En aquel Twitter primigenio todo era gente dando los buenos días y las buenas noches. En el espacio comprendido entre saludos y despedidas, la gente se dedicaba a narrar sus vivencias cotidianas, por muy inocuas que fueran. Aquellos tiempos en los que incluso el actual presidente de nuestro país se aflojaba la corbata para regalarnos sus consejos vitales y recomendaciones culinarias. Lo de ser malos, las pizzas cojonudas y esas cosas.  Sin embargo, siempre hay quien a mano dispuesta coge hasta la punta del dedo gordo del pie. Es entonces cuando nos encontramos a médicos que comparten frívolamente con el resto del mundo los historiales de sus pacientes, esperando que un parco tachón sobre su nombre constituya sistema inmune suficiente para semejante ataque a su privacidad.

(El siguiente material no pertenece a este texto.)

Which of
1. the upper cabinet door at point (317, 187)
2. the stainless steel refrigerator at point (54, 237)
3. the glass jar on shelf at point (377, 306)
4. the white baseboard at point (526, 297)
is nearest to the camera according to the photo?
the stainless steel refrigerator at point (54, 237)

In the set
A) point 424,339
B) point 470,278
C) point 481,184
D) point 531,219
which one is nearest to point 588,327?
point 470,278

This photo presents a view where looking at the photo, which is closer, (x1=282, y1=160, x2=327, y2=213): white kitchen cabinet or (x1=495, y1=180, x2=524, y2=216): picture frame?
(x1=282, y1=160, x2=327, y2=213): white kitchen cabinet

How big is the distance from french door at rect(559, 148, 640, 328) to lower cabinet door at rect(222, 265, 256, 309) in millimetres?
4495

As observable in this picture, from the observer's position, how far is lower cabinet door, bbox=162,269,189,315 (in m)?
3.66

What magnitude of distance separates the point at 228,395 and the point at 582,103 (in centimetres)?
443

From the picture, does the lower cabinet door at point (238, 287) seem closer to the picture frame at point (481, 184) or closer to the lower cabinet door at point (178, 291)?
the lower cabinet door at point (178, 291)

Algo similar sucede con profesores que alegremente comparten trabajos y exámenes de sus alumnos, con el agravante en estos casos de implicar la vulnerabilidad de una menoría de edad que, no obstante, tampoco respetan en exceso aquellos padres que acostumbran a exhibir a sus hijos en las redes como si fueran trofeos. Estas plataformas nos proporcionan la capacidad de compartir con absoluta e inaudita libertad cualquier aspecto de nuestra vida. También la estupidez, al parecer. Si bien es lícito someter la vida e intimidades de uno al nivel de exposición que se desee, igual de obvio resulta que no debería hacerse lo propio con las ajenas. Más aún tratándose de ámbitos profesionales en los que el paciente/consumidor/ usuario queda en manos de la diligencia y discreción de un tercero. Ante la evidente falta de códigos de algunos, quizás sea necesario actualizar los deontológicos a la imbecilidad de siempre que también nos acompaña en estos nuevos tiempos.